Sometimes the solution to optimal revenue flow and a streamlined practice is in hiring an outside billing company.  Hiring an outside billing company can seem intimidating and stressful, but the process certainly does not have to be.  Here are a few key strategies to ensuring a successful transition to a new billing company:

  1. Clear Communication. Before a transition even begins, provide clear communication on what your goals for your practice are and how the billing company can help you to achieve those goals.  Open lines of communication will help the billing company to know what you would like from them and what the company can expect from you.
  2. Transition Time. Transitioning from in-house billing to an outside billing company takes time, patience, and preparedness.  Realize that some insurance companies, such as Medicare and Medicaid, will require re-credentialing to establish the new billing location.  Allow ample time for this.  It is possible that slight, initial changes in revenue flow will occur, but that these will ease and improve with a successful transition to a new billing company.  Allow the new billing company time to become acquainted your in-house staff and how your practice is run.  The more familiar the billing company is with day-to-day operations, the better service the company can provide for you.
  3. Establish Workflow. Since the billing company will not be in-house, providing a means for effective two-way communication is essential.  How will data be transferred?  Is document sharing optimized for efficiency?  Who will be the appointed in-house representative of communication between the office and the billing company?  How will this communication occur?  Determine immediately how such things as demographics, charges, and payments will be transferred from the practice to the billing company.  Utilizing web-based programs can provide the most efficient workflow, but this may not be optimal for all practices.

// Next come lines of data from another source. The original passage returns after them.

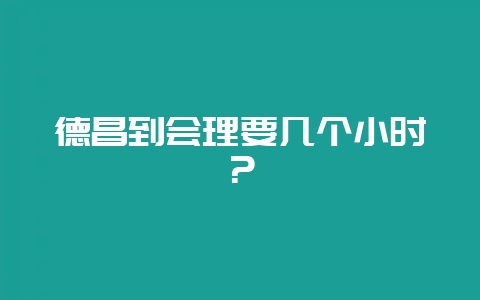 德昌到会理要几个小时？-会东网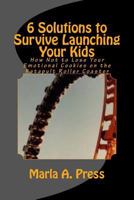 6 Solutions to Survive Launching Your Kids: How Not to Lose Your Emotional Cookies on the Katapult Roller Coaster 1502501856 Book Cover
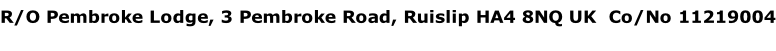 R/O Pembroke Lodge, 3 Pembroke Road, Ruislip HA4 8NQ UK  Co/No 11219004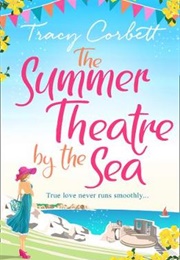 The Summer Theatre by the Sea (Tracy Corbett)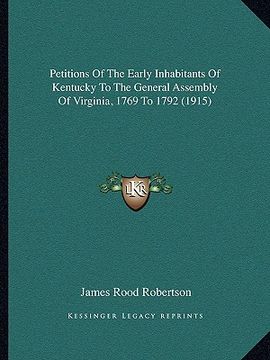 portada petitions of the early inhabitants of kentucky to the general assembly of virginia, 1769 to 1792 (1915) (en Inglés)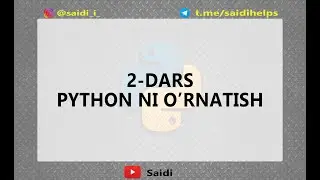 Python dasturlash tili. 2-dars Pythonni o'rnatish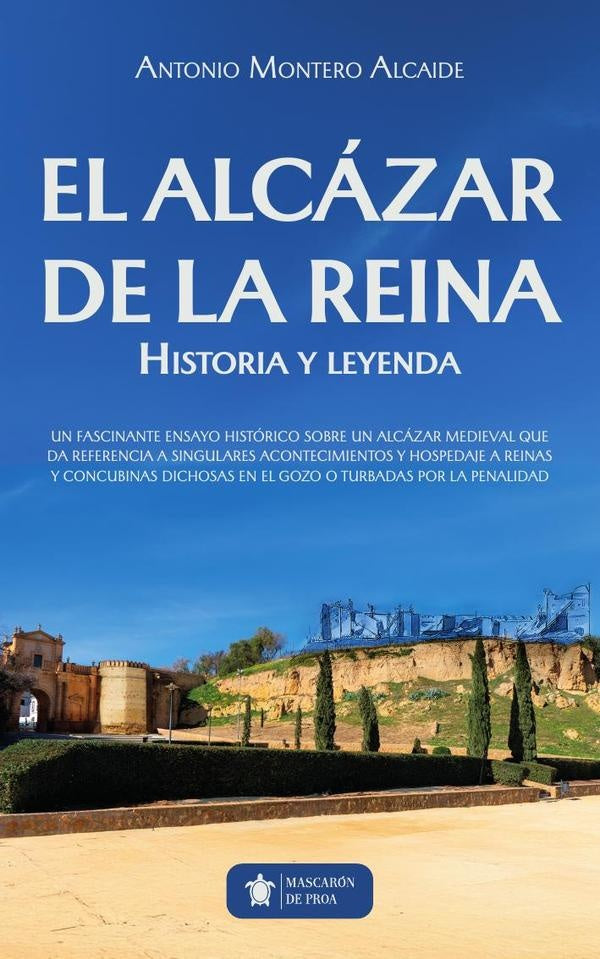 El Alcázar de la Reina | Antonio  Montero Alcaide
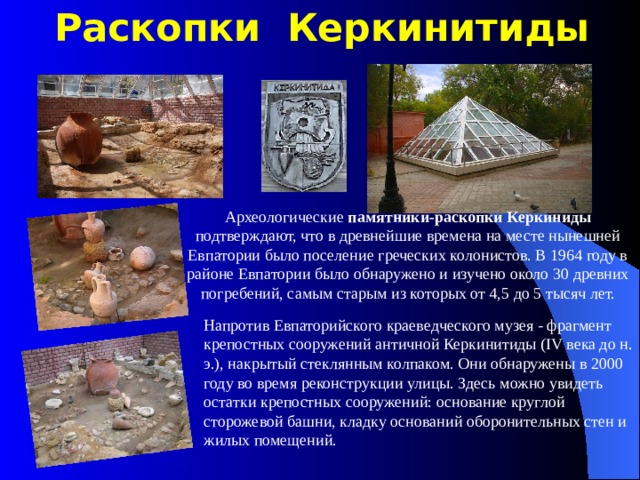 Раскопки Керкинитиды Археологические  памятники-раскопки Керкиниды подтверждают, что в древнейшие времена на месте нынешней Евпатории было поселение греческих колонистов. В 1964 году в районе Евпатории было обнаружено и изучено около 30 древних погребений, самым старым из которых от 4,5 до 5 тысяч лет. Напротив Евпаторийского краеведческого музея - фрагмент крепостных сооружений античной Керкинитиды (IV века до н. э.), накрытый стеклянным колпаком. Они обнаружены в 2000 году во время реконструкции улицы. Здесь можно увидеть остатки крепостных сооружений: основание круглой сторожевой башни, кладку оснований оборонительных стен и жилых помещений. 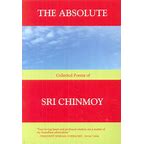 The Absolute: Collected Poems of Sri Chinmoy by Sri Chinmoy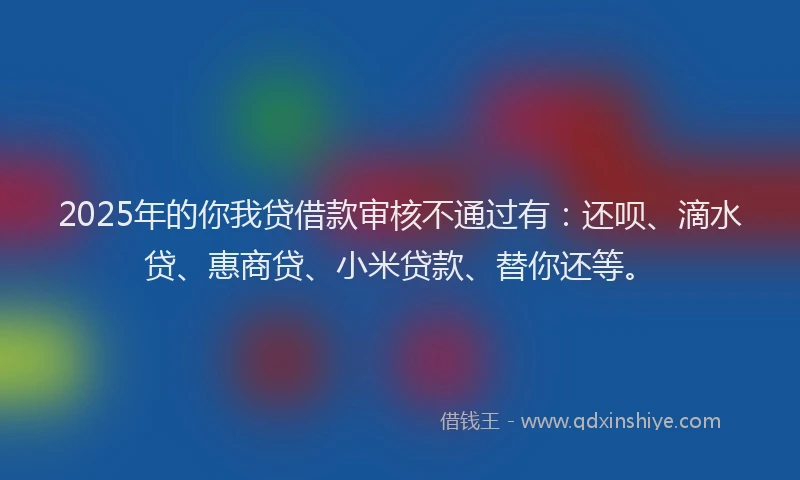 2025年的你我贷借款审核不通过有：还呗、滴水贷、惠商贷、小米贷款、替你还等。
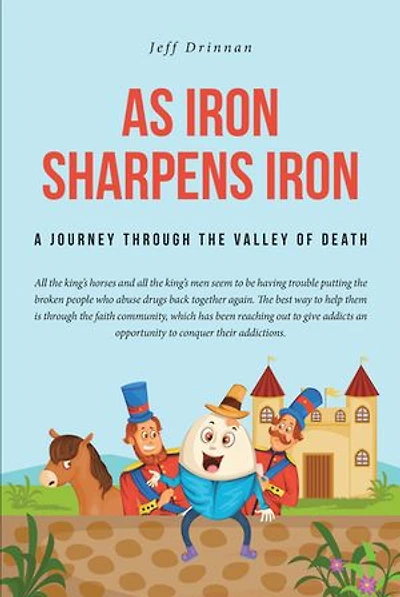 As Iron Sharpens Iron: A Journey through the Valley of Death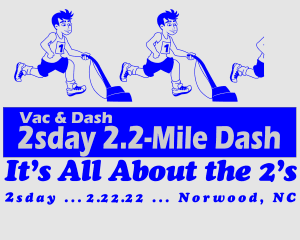 Vac & Dash 2dsay 2.2-Mile Dash on 2-22-22
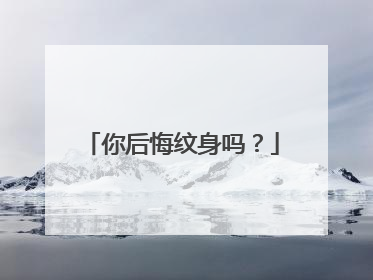 你后悔纹身吗?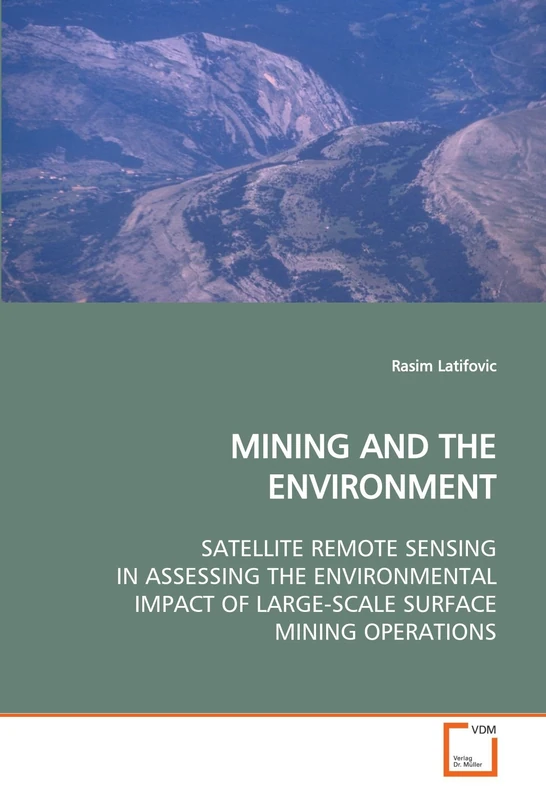 MINING AND THE ENVIRONMENT: SATELLITE REMOTE SENSING IN ASSESSING THE ENVIRONMENTAL IMPACT OF LARGE-SCALE SURFACE MINING OPERATIONS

  4. Provide Access to Information. The medical billing company is working with you to optimize revenue.  To do so, the billing company must have access to data, such as medical reports, charges, and patient demographics.  Provide the billing company with ample access to online-payment services, such as Emdeon or Payspan.  Also allow the company access to insurance websites for information on claim status, eligibility, and remittance advice.  All of these things will help when working follow-up and denials and ensuring that essential time and revenue is not lost.
  5. Turn-Around Time. Establish with the billing company a desired turnaround time on data entry, claim submission, and payment posting.  Turnaround time not only depends on the efficacy and experience of the billing company, but also on the efficacy and organization of in-house staff.  Identify when and how office staff will provide demographics, charges, and payments and communication this with the billing company.  The faster information is received by the office staff, the faster it will be processed by the billing company and, thus, revenue will stream into the practice at a quicker rate.

The choice to work with an outside medical billing company is not an easy one and one that takes great trust in the company you have chosen.  Working collaboratively with a knowledgeable and experienced medical billing company, such as Medpro Services, will make the transition far less daunting.